The cleanest counter to Gloo ultimate is denying contact time. If Gloo cannot stay on a target during split form, the 4-second window ends without enough pressure to matter. Do not stand in place trading autos when he is already attached to your pathing. Kite sideways, peel him off, and avoid bunching up where his chase line becomes easy.

Some heroes are especially annoying for Gloo because they resist his control pattern or punish grouped fights. Vexana can threaten him with zone pressure and teamfight disruption. Faramis can reduce the value of Gloo’s commit in extended fights. Hanabi is notable because her control resistance tools make the immobilize plan less reliable than it is against other marksmen.

Teamwide counterplay is more important than hero names, though. The best habits are:

  • spread out before Gloo reaches the backline
  • peel instead of panic-focusing when damage spread is active
  • save displacement or hard crowd control for the split chase
  • force Gloo away from priority carries instead of dueling him alone

If the match gets messy and penalties or account issues become part of the frustration, there is a separate process for a Mobile Legends ban appeal.

What Confuses Players Most?

Why does Gloo feel tankier during ultimate?

Players often read the pressure as raw durability when the bigger issue is stickiness. Split form gives extra Movement Speed, and contact damage forces bad movement. If Gloo reaches a carry with backup nearby, he feels harder to remove because the fight is already in his preferred range.

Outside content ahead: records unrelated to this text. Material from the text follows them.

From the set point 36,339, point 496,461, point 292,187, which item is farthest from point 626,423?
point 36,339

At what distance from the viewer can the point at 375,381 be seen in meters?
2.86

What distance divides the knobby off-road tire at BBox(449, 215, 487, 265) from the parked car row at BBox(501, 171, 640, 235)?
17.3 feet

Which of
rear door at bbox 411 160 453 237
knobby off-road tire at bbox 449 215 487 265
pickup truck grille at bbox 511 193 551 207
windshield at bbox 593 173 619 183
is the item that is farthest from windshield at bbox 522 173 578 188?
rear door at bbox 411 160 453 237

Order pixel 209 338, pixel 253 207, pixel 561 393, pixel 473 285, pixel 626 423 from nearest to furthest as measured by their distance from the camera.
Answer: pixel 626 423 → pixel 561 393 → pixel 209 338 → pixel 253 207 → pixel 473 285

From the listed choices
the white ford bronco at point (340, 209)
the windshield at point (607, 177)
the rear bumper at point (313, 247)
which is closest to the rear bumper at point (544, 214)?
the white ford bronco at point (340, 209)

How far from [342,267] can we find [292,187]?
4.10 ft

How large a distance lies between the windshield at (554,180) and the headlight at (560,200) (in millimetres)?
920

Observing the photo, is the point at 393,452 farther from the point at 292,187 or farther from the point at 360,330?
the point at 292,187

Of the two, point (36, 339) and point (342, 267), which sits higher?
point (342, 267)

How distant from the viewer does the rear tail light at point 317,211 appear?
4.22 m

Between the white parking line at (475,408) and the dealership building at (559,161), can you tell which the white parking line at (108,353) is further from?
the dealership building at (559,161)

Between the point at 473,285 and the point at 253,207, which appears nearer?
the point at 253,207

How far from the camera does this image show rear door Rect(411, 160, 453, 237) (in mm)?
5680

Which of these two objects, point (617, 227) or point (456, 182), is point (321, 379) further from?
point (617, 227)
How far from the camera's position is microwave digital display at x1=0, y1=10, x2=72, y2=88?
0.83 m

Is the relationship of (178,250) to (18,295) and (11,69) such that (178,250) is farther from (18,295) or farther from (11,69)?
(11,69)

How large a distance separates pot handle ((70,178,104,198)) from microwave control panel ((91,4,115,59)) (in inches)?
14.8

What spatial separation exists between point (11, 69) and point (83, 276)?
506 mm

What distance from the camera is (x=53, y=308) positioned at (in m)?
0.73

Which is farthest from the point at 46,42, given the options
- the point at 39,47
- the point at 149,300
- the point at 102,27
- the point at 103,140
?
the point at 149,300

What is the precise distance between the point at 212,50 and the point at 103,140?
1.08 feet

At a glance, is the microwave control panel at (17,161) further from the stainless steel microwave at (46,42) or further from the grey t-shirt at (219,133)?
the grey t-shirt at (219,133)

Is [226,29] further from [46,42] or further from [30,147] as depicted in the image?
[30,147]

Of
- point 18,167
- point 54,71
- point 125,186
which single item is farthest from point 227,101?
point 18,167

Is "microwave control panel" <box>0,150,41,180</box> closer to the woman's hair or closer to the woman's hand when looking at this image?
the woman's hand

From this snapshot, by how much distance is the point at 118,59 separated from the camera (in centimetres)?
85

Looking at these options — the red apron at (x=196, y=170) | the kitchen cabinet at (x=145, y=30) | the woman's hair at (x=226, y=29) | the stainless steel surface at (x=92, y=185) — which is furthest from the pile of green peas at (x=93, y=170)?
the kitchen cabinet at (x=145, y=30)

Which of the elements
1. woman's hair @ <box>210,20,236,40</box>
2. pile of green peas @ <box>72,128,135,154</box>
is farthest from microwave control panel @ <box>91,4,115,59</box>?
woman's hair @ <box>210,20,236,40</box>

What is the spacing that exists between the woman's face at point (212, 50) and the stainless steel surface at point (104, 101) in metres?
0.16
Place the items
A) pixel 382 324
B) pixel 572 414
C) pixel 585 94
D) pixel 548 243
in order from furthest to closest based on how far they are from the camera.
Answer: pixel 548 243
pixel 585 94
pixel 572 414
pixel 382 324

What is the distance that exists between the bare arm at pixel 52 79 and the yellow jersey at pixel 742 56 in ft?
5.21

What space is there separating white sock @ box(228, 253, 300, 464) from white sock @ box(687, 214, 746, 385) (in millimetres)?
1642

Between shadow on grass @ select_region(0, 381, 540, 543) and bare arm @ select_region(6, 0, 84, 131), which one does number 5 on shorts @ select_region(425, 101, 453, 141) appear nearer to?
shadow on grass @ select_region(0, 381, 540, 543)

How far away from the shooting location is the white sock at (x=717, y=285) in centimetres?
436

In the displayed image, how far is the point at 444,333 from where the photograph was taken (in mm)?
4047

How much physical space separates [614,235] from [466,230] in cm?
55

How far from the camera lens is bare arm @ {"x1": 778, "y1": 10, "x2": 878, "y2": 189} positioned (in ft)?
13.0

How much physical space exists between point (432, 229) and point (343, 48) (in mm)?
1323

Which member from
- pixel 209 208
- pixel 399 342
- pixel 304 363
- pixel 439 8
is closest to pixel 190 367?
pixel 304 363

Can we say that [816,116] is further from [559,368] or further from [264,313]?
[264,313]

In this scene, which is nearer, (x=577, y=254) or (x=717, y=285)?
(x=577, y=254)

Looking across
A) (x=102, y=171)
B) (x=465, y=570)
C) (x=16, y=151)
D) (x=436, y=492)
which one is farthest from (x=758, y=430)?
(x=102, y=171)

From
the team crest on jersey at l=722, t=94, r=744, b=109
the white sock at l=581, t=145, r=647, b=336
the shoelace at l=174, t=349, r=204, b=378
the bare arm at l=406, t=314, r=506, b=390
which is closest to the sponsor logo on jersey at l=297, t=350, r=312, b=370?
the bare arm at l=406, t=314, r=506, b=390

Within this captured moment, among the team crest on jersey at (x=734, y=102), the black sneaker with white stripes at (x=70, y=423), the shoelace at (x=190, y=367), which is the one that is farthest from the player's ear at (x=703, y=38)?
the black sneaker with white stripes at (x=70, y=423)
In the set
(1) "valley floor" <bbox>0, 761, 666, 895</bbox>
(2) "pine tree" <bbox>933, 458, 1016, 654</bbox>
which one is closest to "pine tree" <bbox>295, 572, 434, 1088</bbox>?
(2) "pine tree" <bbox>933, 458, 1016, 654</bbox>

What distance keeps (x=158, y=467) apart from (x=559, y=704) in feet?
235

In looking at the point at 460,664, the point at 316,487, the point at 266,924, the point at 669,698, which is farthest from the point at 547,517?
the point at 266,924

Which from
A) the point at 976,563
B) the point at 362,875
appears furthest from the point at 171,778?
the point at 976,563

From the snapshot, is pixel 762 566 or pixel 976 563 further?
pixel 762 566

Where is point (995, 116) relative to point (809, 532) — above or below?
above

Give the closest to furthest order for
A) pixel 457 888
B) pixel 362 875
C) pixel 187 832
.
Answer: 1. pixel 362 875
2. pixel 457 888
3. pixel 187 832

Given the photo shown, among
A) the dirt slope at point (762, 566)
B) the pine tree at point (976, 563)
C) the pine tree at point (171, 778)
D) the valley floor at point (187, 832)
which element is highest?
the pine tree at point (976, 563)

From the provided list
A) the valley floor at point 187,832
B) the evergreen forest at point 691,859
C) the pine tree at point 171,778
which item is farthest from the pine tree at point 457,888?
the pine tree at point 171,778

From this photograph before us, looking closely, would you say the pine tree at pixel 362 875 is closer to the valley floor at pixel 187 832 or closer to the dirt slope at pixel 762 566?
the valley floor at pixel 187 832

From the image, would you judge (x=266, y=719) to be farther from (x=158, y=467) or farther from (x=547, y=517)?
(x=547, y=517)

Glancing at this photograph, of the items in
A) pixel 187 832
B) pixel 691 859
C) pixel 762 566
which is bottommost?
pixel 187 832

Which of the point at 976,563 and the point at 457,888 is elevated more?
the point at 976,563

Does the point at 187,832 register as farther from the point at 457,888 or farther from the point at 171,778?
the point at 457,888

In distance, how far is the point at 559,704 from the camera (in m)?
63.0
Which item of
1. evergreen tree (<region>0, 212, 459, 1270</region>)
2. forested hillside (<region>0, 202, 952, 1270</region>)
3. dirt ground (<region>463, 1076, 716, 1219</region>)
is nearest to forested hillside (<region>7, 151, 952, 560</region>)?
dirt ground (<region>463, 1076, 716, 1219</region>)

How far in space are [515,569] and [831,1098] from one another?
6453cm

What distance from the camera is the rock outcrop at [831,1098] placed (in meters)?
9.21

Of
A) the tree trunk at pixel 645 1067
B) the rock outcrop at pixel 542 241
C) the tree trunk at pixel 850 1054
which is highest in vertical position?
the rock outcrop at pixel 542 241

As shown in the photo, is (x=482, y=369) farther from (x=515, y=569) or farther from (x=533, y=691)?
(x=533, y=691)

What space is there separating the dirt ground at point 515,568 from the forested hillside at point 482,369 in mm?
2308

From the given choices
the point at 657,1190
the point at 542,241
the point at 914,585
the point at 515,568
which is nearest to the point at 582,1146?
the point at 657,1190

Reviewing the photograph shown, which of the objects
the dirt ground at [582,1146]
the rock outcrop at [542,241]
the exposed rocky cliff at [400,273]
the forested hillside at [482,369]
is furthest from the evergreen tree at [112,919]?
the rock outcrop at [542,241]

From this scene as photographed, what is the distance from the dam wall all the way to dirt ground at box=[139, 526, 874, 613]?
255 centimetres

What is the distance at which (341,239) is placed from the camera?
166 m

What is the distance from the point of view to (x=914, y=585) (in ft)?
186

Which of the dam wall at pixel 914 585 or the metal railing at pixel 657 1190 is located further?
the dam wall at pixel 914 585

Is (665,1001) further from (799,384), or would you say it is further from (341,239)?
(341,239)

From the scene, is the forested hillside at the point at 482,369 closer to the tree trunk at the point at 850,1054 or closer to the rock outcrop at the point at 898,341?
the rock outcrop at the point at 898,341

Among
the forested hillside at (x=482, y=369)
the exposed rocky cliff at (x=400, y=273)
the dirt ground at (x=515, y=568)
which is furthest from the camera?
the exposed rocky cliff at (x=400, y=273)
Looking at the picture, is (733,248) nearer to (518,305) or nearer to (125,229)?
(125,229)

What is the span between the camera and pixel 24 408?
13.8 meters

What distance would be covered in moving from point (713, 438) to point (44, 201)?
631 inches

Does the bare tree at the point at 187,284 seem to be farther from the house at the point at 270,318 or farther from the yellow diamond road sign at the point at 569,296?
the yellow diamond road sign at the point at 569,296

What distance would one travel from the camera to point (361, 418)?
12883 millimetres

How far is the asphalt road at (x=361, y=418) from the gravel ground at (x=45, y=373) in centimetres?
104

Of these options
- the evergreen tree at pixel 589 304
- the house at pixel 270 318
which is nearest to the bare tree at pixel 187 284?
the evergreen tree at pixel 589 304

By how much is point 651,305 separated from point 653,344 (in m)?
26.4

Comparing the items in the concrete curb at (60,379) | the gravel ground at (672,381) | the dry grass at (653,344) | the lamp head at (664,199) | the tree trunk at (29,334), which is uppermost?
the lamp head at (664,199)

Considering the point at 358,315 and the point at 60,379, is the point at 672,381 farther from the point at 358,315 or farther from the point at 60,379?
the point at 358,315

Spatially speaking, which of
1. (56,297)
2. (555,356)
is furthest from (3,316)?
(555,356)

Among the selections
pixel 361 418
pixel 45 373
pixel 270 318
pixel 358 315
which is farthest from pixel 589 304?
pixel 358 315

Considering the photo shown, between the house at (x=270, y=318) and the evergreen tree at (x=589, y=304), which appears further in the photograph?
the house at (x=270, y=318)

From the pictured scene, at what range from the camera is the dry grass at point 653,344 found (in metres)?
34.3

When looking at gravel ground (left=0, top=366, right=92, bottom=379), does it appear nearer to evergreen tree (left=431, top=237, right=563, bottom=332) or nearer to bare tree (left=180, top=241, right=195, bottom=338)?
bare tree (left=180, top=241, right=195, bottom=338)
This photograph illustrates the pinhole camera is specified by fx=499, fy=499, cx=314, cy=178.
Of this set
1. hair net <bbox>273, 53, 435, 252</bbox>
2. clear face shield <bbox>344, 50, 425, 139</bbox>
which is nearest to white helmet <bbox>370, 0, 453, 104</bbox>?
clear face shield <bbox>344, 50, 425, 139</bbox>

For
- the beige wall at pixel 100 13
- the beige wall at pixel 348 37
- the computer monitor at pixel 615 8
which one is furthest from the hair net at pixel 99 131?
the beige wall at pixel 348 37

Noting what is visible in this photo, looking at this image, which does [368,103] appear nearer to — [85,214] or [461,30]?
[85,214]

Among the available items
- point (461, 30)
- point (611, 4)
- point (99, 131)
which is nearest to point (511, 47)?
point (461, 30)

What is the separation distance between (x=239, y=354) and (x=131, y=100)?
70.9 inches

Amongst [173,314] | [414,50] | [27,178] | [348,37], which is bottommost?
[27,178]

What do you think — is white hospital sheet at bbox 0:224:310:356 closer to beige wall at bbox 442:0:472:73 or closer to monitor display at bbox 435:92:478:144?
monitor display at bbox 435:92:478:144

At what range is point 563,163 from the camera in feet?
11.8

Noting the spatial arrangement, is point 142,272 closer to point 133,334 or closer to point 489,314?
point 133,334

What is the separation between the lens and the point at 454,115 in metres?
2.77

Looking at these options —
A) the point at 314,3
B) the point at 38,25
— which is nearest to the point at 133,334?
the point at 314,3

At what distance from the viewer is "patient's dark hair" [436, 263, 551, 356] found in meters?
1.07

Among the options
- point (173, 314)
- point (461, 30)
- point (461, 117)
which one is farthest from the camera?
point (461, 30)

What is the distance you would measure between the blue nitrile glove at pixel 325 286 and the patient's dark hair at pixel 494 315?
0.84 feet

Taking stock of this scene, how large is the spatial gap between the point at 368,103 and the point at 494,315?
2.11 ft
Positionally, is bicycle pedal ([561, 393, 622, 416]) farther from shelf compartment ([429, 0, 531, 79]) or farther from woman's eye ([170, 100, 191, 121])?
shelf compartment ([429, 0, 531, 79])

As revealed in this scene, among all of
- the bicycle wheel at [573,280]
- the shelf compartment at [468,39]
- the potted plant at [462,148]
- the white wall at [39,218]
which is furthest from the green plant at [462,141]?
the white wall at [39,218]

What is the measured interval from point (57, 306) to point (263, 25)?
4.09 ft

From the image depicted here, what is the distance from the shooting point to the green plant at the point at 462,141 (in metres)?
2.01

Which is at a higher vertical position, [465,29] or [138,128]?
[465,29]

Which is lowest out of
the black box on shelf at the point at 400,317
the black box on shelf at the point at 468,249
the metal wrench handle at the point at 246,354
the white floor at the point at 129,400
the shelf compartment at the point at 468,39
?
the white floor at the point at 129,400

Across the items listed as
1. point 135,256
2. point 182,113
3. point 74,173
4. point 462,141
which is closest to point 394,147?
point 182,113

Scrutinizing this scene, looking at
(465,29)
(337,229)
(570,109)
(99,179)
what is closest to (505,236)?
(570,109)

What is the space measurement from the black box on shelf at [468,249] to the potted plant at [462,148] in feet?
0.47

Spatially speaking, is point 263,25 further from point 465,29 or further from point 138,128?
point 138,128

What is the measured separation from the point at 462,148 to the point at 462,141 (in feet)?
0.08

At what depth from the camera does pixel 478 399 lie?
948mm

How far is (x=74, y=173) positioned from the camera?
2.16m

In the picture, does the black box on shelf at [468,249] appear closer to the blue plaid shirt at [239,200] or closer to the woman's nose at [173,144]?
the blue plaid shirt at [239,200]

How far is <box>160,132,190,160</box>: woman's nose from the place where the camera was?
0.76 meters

Why does hitting Gloo sometimes punish my team?

That comes from the damage spread interaction tied to his attach pattern. Once Gloo has created the right target relationship, thoughtless focus fire can hurt the host side instead of cleanly bursting Gloo down. The answer is coordinated peel and target discipline, not random spam.

Is revamp Gloo very different from old Gloo?

The core identity is still a control tank built around sticking to enemies and creating chaos in close fights. The revamp made the flow easier to read if you focus on stacks, split contact, and attach pressure instead of remembering old Gloo muscle memory.

FAQs

What is Gloo ultimate name in Mobile Legends?

Gloo’s ultimate name is Split, Split.

How long does Gloo stay in split form?

Split form lasts 4 seconds.

How much Movement Speed does Gloo gain during ultimate?

While split, Gloo gains 10% Movement Speed.

How much damage does Gloo deal while touching enemies?

While split, Gloo deals 80 (+15% Total Magic Power) Magic Damage every 0.25 seconds to enemies it touches.

What does the first hit of Gloo’s ultimate do?

It deals 100 (+80% Total Magic Power) Magic Damage in a fan-shaped area.

Which heroes can help counter Gloo?

Vexana, Faramis, and Hanabi are common examples because they can reduce the value of his engage or resist parts of his control plan.

What to Do Now

Understanding Gloo’s ultimate comes down to reading one short window correctly: hit the fan-shaped area, stay on target during the 4-second split, and convert stacks into control instead of wasting the chase. From the other side, the counter is just as clear. Break contact, peel early, and respect the damage spread interaction before dumping skills into him.

Final Thoughts

The next improvement is matchup study. Practice against mobile carries, note which dashes ruin your split path, and learn when Hanabi, Vexana, or Faramis make your usual engage pattern less reliable.